Bradley Beal receives zero All-NBA votes, which itself is a snub

On Thursday the NBA revealed the All-NBA teams for the 2017-18 season.

Not surprisingly, Bradley Beal and John Wall did not make it to one of the three five-player teams. Of the two superstars, only Wall has been recognized once in his career.

What is surprising is that neither Beal nor Wall received a single vote in the whole process, especially Beal.

The 2017-18 season was without question the best in Beal’s career. He played in all 82 games, coming right off of the heals of his All-Star recognition.
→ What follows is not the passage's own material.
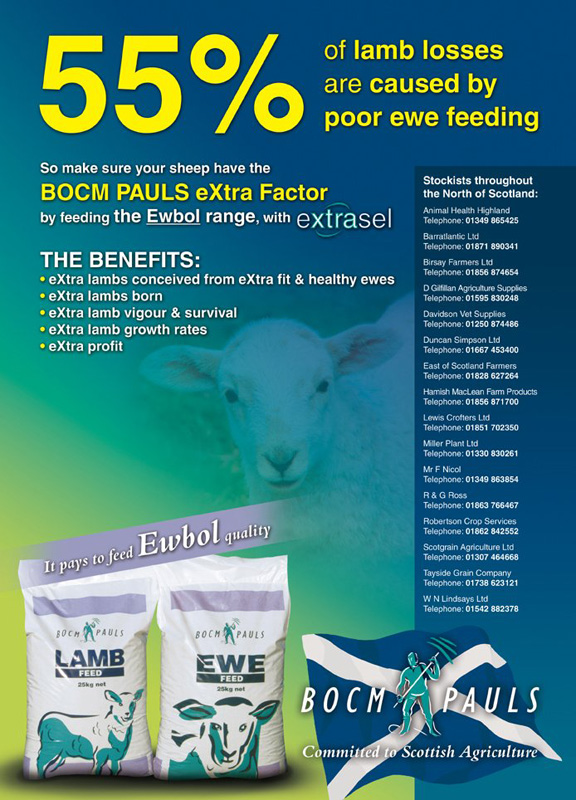 Scottish Sheep Advert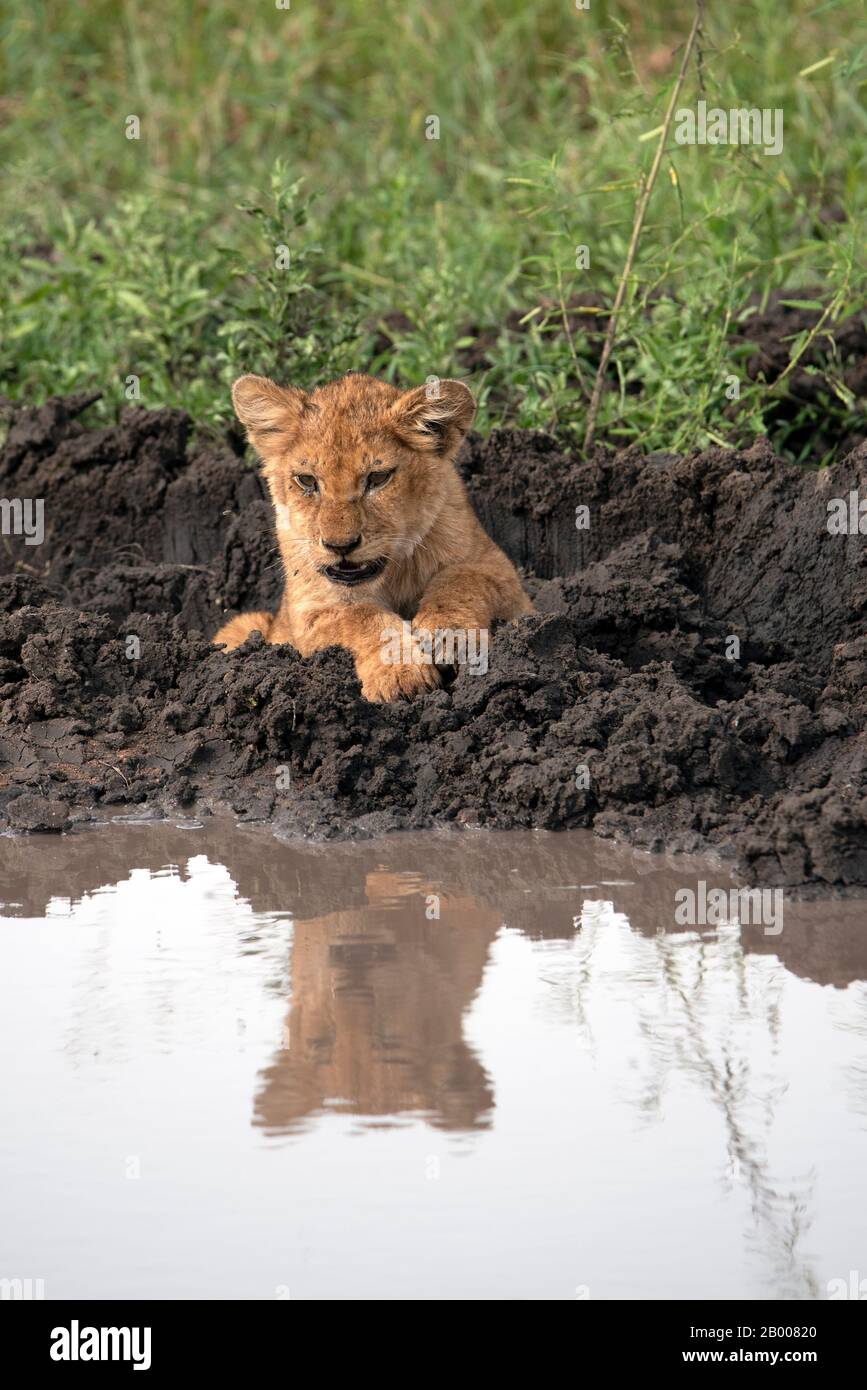 Lion cub reflected in the overnight puddle Stock Photo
Beal seems to agree in his snubbing, tweeting this minutes after the teams were announced:

Looking at the list of players who made the top three teams, it shouldn’t be an issue, but these three guys got more votes than the Wizards' duo combined: Steven Adams, Trevor Ariza, and Dwight Howard. It is not surprising that Beal and Wall did not make an All-NBA team. It is odd that Beal didn’t receive a vote.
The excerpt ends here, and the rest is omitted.